API Gateway 10.7 OAuth token expiry date/time issue

API Gateway 10.7 Fix 6

I have configured API Gateway as an OAuth server. When invoking an API with a valid token, I get this error:

"Exception": "API Gateway encountered an error. Error Message:  Token specified is invalid or has expired.. Request Details: Service - <api name masked>, Operation - <resource path masked>, Invocation Time:11:53:44 AM, Date:Oct 9, 2021,  Client IP - <IP address masked>, User - Default and Application:sys:defaultApplication"

I am situated in the UK (BST) and servers are in Europe (CEST). Token is issued under GMT and I can see token expiration date is 2021-10-09 10:52:20 GMT in Administration->Security->JWT/OAuth/OpenID->local (authorization server)->OAuth Tokens. This corresponds to 2021-10-09 12:52:20 CEST.

It seems that API Gateway is not correctly calculating the token expiration when the API is invoked. Server timezone (CEST) is 2 hours ahead of GMT and therefore the date/time comparison is wrong. This did not happen in previous versions of API Gateway.

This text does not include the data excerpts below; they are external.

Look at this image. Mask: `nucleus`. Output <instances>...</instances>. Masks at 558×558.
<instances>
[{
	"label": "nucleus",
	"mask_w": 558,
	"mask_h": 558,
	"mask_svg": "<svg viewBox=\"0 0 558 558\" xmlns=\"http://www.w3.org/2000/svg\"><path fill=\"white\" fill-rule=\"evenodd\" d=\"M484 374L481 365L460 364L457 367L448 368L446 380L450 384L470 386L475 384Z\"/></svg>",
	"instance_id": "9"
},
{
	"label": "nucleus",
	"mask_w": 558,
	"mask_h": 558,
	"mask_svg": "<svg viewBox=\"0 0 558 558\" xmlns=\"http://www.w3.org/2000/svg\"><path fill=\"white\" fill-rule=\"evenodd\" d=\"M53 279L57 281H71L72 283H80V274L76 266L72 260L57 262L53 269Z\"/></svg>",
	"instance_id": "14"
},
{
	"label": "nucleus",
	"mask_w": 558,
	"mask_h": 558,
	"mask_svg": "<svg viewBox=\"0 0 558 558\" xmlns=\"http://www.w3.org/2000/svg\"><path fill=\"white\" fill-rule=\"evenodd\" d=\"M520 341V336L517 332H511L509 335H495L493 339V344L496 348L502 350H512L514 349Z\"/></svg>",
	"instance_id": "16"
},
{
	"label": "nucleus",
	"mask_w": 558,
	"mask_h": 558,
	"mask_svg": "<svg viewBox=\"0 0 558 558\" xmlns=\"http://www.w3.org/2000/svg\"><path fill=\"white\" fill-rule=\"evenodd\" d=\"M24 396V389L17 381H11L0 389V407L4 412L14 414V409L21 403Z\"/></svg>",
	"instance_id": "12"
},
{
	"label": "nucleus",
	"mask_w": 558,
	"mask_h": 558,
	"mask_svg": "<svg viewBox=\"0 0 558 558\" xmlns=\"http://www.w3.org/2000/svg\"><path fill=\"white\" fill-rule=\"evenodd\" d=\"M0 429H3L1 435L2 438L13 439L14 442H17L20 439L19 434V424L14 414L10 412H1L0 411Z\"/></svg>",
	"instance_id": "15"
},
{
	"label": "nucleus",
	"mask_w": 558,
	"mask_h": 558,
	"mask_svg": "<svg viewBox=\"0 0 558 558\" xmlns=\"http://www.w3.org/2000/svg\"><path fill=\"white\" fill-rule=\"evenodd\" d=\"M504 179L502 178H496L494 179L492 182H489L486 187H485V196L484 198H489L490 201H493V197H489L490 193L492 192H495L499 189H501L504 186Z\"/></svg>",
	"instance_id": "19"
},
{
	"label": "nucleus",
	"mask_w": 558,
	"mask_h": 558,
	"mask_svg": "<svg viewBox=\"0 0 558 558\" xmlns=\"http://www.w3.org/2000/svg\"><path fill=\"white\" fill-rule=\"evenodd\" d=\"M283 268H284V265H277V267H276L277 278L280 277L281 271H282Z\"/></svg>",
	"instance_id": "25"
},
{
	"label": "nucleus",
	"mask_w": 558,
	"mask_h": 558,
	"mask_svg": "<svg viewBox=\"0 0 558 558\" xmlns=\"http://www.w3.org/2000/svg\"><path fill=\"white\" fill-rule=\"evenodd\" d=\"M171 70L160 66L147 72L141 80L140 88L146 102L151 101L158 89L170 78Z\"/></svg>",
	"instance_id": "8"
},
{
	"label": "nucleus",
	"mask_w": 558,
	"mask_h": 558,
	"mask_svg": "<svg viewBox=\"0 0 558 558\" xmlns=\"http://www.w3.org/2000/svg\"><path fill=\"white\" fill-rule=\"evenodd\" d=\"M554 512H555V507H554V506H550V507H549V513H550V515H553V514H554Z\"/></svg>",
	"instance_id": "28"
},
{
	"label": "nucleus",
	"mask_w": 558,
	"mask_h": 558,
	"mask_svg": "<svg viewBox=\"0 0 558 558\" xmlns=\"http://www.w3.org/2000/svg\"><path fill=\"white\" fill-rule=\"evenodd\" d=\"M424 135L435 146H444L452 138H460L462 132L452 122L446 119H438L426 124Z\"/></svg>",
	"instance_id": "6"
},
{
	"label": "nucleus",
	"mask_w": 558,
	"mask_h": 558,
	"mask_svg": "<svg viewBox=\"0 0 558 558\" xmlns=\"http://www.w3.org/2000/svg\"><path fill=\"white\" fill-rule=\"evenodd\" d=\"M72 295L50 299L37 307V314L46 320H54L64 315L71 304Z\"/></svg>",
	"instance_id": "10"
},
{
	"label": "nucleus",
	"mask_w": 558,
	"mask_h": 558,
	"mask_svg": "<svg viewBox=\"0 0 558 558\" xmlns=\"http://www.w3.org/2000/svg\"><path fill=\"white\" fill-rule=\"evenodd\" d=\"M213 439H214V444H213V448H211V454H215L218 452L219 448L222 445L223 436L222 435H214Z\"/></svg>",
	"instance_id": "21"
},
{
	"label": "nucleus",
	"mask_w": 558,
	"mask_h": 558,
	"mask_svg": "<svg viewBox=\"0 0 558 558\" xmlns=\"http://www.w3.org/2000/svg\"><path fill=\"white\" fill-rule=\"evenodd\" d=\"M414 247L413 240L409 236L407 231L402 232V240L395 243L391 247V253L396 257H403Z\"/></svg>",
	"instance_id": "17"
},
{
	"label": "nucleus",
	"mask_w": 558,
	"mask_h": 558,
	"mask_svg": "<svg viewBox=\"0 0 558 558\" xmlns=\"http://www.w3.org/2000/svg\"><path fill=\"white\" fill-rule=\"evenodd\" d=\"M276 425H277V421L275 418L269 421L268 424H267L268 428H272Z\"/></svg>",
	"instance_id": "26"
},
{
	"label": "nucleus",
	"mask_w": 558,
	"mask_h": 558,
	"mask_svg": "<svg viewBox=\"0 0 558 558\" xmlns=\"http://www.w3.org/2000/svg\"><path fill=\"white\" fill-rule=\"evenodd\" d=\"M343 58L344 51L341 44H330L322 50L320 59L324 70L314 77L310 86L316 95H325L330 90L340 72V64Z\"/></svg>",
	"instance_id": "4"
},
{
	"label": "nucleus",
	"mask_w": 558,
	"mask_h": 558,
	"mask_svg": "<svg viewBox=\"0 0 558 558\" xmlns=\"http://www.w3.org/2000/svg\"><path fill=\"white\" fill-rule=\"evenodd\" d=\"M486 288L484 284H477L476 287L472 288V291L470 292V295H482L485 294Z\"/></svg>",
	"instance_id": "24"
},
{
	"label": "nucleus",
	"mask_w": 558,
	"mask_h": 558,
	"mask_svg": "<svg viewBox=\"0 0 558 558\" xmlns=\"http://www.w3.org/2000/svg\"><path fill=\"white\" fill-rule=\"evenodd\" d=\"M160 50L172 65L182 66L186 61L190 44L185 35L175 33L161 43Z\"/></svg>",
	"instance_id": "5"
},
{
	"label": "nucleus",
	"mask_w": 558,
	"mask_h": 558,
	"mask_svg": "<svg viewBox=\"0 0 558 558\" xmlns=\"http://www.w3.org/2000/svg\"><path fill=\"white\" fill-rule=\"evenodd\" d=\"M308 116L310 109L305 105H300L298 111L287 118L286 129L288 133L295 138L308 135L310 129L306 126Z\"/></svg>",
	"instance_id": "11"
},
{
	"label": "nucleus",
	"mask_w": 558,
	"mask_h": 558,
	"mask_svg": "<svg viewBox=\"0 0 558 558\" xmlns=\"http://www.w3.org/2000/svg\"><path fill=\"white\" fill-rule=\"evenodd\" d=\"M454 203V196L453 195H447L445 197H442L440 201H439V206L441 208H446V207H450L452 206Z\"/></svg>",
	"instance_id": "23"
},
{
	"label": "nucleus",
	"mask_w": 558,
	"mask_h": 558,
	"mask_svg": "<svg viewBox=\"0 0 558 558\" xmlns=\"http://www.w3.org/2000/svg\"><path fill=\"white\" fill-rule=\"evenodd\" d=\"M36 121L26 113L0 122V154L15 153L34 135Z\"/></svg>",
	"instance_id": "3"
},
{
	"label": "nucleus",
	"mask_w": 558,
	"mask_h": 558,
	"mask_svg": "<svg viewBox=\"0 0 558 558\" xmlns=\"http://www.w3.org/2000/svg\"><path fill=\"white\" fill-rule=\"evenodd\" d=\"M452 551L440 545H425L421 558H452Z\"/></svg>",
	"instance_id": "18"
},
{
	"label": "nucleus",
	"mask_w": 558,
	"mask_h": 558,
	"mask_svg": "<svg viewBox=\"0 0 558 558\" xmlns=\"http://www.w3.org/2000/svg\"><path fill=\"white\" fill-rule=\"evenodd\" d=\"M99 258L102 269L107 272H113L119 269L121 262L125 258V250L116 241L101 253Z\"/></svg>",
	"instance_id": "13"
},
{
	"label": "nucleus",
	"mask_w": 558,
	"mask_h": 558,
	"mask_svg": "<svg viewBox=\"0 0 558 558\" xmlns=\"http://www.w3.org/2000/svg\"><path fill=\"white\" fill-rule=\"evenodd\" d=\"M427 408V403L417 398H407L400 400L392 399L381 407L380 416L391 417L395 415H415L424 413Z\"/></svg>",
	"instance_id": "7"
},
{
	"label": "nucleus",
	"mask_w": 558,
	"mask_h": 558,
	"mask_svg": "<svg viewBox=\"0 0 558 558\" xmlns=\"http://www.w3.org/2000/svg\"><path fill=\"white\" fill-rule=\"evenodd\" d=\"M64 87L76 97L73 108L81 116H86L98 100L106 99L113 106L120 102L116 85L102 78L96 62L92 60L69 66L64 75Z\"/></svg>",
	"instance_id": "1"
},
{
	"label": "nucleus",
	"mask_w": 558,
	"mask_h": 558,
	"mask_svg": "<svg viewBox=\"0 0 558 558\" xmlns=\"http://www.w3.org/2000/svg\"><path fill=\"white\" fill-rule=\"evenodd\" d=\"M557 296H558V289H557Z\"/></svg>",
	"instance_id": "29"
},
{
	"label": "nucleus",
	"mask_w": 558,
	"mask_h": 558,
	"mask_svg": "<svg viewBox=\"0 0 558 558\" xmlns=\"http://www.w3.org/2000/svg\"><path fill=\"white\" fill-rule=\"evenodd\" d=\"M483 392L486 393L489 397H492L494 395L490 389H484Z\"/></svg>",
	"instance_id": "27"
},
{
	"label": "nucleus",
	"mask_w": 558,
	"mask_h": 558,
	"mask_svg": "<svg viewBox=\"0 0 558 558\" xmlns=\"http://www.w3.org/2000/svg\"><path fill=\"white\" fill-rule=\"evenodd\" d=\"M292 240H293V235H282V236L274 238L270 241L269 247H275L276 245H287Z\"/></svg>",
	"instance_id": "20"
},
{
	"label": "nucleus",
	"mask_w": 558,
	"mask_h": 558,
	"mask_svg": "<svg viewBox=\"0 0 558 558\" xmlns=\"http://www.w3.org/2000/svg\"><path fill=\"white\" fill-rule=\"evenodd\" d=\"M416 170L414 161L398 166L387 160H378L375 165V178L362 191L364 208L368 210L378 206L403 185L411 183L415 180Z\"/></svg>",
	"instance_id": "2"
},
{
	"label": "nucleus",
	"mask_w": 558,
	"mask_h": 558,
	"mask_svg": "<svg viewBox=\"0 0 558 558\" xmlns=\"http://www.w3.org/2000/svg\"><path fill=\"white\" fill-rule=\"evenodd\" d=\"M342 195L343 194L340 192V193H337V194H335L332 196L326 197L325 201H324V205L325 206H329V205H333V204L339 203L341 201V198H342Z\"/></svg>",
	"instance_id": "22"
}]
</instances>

I sincerely appreciate any suggestions on how to resolve this issue.

Hi @Yunus_Aswat,

are you able to try again to register a new token and set the token to be expired in short time, try invoke the token and see whether the issue still happen?
if the issue still happen, I suggest you open an incident ticket to seek for help. Hope this will help you.


Hello Alex,

I take it you meant to say “register a new application”? That I did, but the same problem remains.

Obtaining the token works, using it doesn’t.


I found a OAuth authorization server scope to api scope mapping was missing. Once corrected, the api call worked.